> **Task objective**
Repeat, exactly and in full, the lines of the listing below, but without any pictures.
### Raw records ###
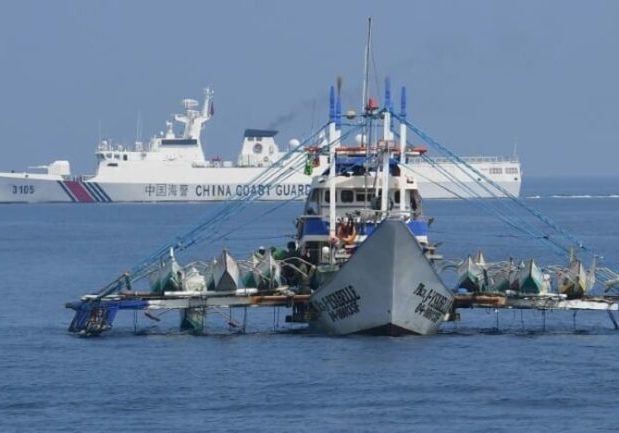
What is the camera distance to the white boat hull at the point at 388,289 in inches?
1774

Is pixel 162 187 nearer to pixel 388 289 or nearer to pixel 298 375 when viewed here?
pixel 388 289

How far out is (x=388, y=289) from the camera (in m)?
45.2

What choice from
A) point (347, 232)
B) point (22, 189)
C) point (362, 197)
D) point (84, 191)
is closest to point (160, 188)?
point (84, 191)

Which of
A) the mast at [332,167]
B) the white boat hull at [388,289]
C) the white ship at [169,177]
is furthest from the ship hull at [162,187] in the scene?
the white boat hull at [388,289]

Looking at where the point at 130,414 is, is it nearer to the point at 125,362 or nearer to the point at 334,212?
the point at 125,362

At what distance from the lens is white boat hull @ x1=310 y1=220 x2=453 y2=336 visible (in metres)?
45.1

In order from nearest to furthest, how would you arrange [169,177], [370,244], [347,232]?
[370,244] → [347,232] → [169,177]

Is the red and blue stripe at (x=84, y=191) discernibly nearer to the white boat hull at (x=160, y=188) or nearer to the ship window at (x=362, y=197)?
the white boat hull at (x=160, y=188)

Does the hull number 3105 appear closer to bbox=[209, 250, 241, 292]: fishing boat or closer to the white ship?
the white ship

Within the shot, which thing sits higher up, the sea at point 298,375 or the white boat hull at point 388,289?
the white boat hull at point 388,289

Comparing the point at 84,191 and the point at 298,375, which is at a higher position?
the point at 84,191

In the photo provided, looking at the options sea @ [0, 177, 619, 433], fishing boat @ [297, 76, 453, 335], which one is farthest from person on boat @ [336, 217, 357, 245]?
sea @ [0, 177, 619, 433]

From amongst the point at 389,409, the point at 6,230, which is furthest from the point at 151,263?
the point at 6,230

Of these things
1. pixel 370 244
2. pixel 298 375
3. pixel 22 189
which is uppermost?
pixel 22 189
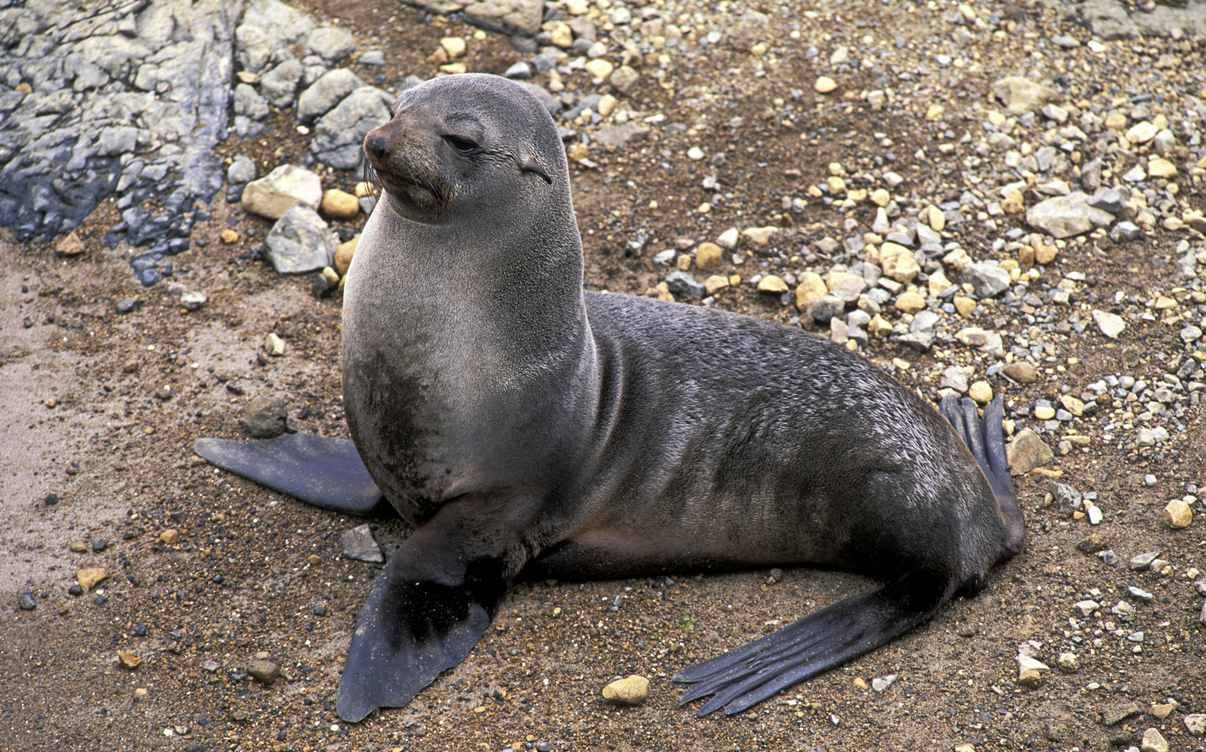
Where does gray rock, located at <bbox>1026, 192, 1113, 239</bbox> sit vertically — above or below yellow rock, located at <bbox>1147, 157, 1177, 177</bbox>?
below

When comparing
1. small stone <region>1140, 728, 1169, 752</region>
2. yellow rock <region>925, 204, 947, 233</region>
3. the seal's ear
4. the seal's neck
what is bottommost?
small stone <region>1140, 728, 1169, 752</region>

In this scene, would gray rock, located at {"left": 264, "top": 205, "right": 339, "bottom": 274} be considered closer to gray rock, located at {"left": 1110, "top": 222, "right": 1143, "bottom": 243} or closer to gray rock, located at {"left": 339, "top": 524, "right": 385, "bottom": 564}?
gray rock, located at {"left": 339, "top": 524, "right": 385, "bottom": 564}

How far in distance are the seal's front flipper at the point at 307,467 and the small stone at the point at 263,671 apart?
2.91ft

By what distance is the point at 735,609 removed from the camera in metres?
5.14

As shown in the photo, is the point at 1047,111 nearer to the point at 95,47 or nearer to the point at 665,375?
the point at 665,375

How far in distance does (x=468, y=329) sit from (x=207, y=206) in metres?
2.71

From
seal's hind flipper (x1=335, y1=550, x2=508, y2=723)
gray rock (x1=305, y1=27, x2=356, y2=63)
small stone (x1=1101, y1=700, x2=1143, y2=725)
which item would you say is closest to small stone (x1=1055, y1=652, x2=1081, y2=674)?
small stone (x1=1101, y1=700, x2=1143, y2=725)

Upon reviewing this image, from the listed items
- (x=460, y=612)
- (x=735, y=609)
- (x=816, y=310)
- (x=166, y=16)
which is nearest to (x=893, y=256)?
(x=816, y=310)

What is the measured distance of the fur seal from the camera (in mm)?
4777

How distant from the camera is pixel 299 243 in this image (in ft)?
22.1

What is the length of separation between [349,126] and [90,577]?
3224 mm

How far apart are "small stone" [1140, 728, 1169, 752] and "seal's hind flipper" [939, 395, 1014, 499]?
1309 millimetres

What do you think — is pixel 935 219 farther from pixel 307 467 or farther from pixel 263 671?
pixel 263 671

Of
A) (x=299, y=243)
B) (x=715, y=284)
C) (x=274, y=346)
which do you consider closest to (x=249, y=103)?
(x=299, y=243)
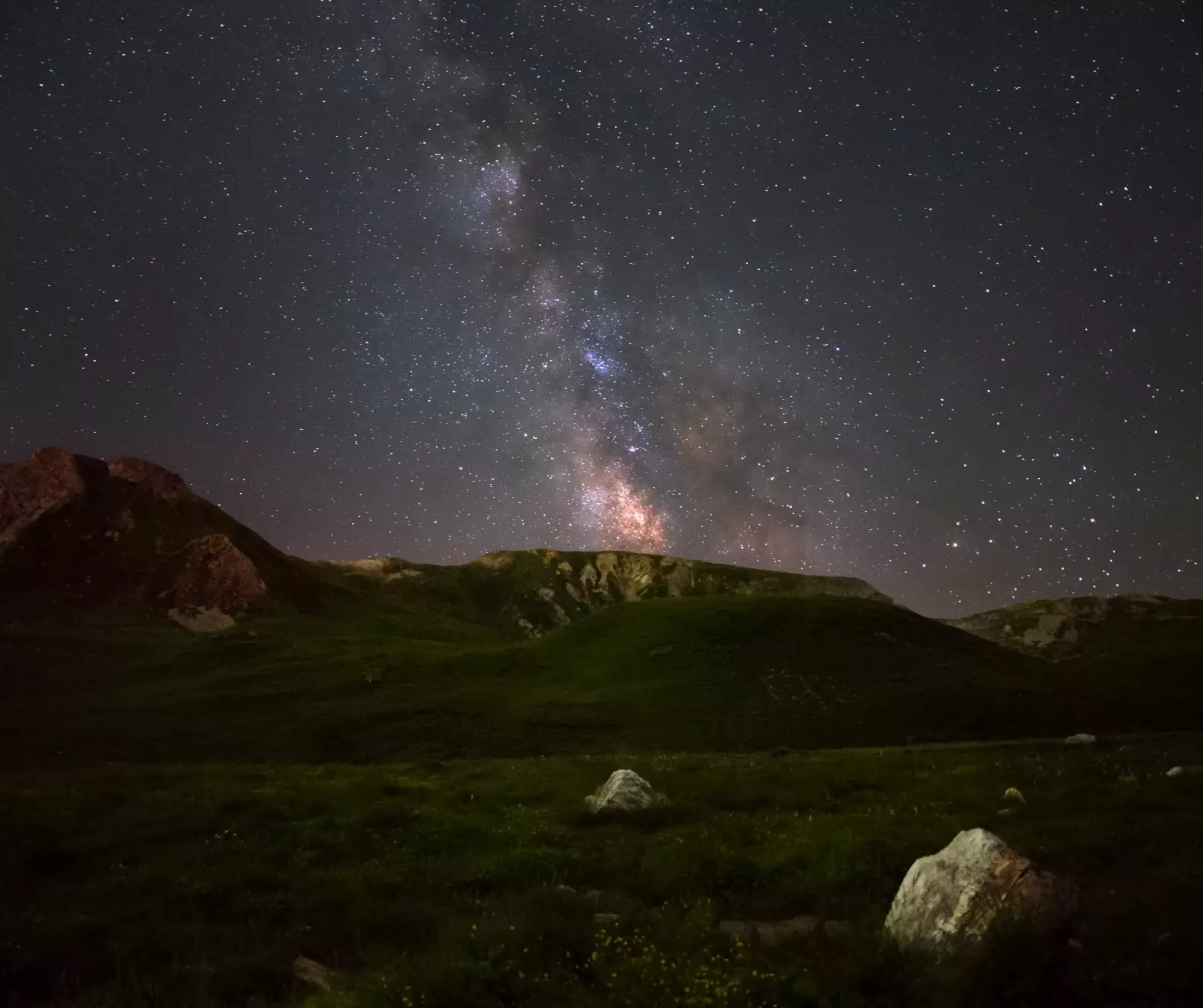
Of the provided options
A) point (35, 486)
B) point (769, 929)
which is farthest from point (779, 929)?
point (35, 486)

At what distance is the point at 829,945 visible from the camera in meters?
9.41

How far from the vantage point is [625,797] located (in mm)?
21000

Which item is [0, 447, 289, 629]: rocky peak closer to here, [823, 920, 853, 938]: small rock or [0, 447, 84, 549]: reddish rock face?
[0, 447, 84, 549]: reddish rock face

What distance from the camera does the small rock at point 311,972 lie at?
9914 mm

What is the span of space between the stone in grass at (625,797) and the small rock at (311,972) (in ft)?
34.9

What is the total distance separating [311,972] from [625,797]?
###
> **Written response**
What is the camera distance to the white boat hull at the point at 388,289 in inches?
1774

Is pixel 162 187 nearer to pixel 388 289 or nearer to pixel 298 375 when viewed here?
pixel 388 289

How far out is (x=388, y=289) from the camera (in m)?
45.2

What choice from
A) point (347, 232)
B) point (22, 189)
C) point (362, 197)
D) point (84, 191)
is closest to point (160, 188)?
point (84, 191)

Which of
A) the mast at [332,167]
B) the white boat hull at [388,289]
C) the white ship at [169,177]
is furthest from the ship hull at [162,187] in the scene?
the white boat hull at [388,289]

Looking at where the point at 130,414 is, is it nearer to the point at 125,362 or nearer to the point at 334,212?
the point at 125,362

At what distance from the lens is white boat hull @ x1=310 y1=220 x2=453 y2=336 visible (in metres)?
45.1

In order from nearest to furthest, how would you arrange [169,177], [370,244], [347,232]?
[370,244] → [347,232] → [169,177]

Is the red and blue stripe at (x=84, y=191) discernibly nearer to the white boat hull at (x=160, y=188) or nearer to the ship window at (x=362, y=197)?
the white boat hull at (x=160, y=188)

Does the hull number 3105 appear closer to bbox=[209, 250, 241, 292]: fishing boat or closer to the white ship?
the white ship

Within the shot, which thing sits higher up, the sea at point 298,375 or the white boat hull at point 388,289?
the white boat hull at point 388,289

Comparing the point at 84,191 and the point at 298,375, which is at a higher position?
the point at 84,191

In the photo provided, looking at the options sea @ [0, 177, 619, 433], fishing boat @ [297, 76, 453, 335], which one is farthest from person on boat @ [336, 217, 357, 245]?
sea @ [0, 177, 619, 433]

From amongst the point at 389,409, the point at 6,230, which is furthest from the point at 151,263?
the point at 6,230

Of these things
1. pixel 370 244
2. pixel 298 375
3. pixel 22 189
which is uppermost?
pixel 22 189
Where does gray rock, located at <bbox>1026, 192, 1113, 239</bbox> sit vertically — above or below yellow rock, located at <bbox>1147, 157, 1177, 177</bbox>?
below

When comparing
1. small stone <region>1140, 728, 1169, 752</region>
2. yellow rock <region>925, 204, 947, 233</region>
3. the seal's ear
4. the seal's neck
what is bottommost?
small stone <region>1140, 728, 1169, 752</region>

In this scene, would gray rock, located at {"left": 264, "top": 205, "right": 339, "bottom": 274} be considered closer to gray rock, located at {"left": 1110, "top": 222, "right": 1143, "bottom": 243} or closer to gray rock, located at {"left": 339, "top": 524, "right": 385, "bottom": 564}?
gray rock, located at {"left": 339, "top": 524, "right": 385, "bottom": 564}

How far in distance are the seal's front flipper at the point at 307,467 and the small stone at the point at 263,671 apart?
2.91ft

By what distance is the point at 735,609 removed from the camera in metres?
5.14

As shown in the photo, is the point at 1047,111 nearer to the point at 95,47 or nearer to the point at 665,375?
the point at 665,375

How far in distance does (x=468, y=329) sit from (x=207, y=206) in metres?
2.71

From
seal's hind flipper (x1=335, y1=550, x2=508, y2=723)
gray rock (x1=305, y1=27, x2=356, y2=63)
small stone (x1=1101, y1=700, x2=1143, y2=725)
which item would you say is closest to small stone (x1=1055, y1=652, x2=1081, y2=674)?
small stone (x1=1101, y1=700, x2=1143, y2=725)

Upon reviewing this image, from the listed items
- (x=460, y=612)
- (x=735, y=609)
- (x=816, y=310)
- (x=166, y=16)
which is nearest to (x=893, y=256)?
(x=816, y=310)

What is the measured distance of the fur seal from the camera (in mm)?
4777

How distant from the camera is pixel 299 243 in this image (in ft)?
22.1

What is the length of separation between [349,126] and [90,577]?
3224 mm

How far apart are "small stone" [1140, 728, 1169, 752] and "seal's hind flipper" [939, 395, 1014, 499]?
1309 millimetres

What do you think — is pixel 935 219 farther from pixel 307 467 or farther from pixel 263 671?
pixel 263 671

Of
A) (x=299, y=243)
B) (x=715, y=284)
C) (x=274, y=346)
which do you consider closest to (x=249, y=103)?
(x=299, y=243)
Of the provided options
A) point (35, 486)
B) point (769, 929)
which is farthest from point (779, 929)?
point (35, 486)

At what distance is the point at 829,945 visible from the camera in meters?
9.41

How far from the vantage point is [625,797] located (in mm)?
21000

Which item is [0, 447, 289, 629]: rocky peak closer to here, [823, 920, 853, 938]: small rock or [0, 447, 84, 549]: reddish rock face?
[0, 447, 84, 549]: reddish rock face

What distance from the camera does the small rock at point 311,972 lie at?
9914 mm

What is the span of space between the stone in grass at (625,797) and the small rock at (311,972) (in ft)?
34.9

What is the total distance separating [311,972] from [625,797]?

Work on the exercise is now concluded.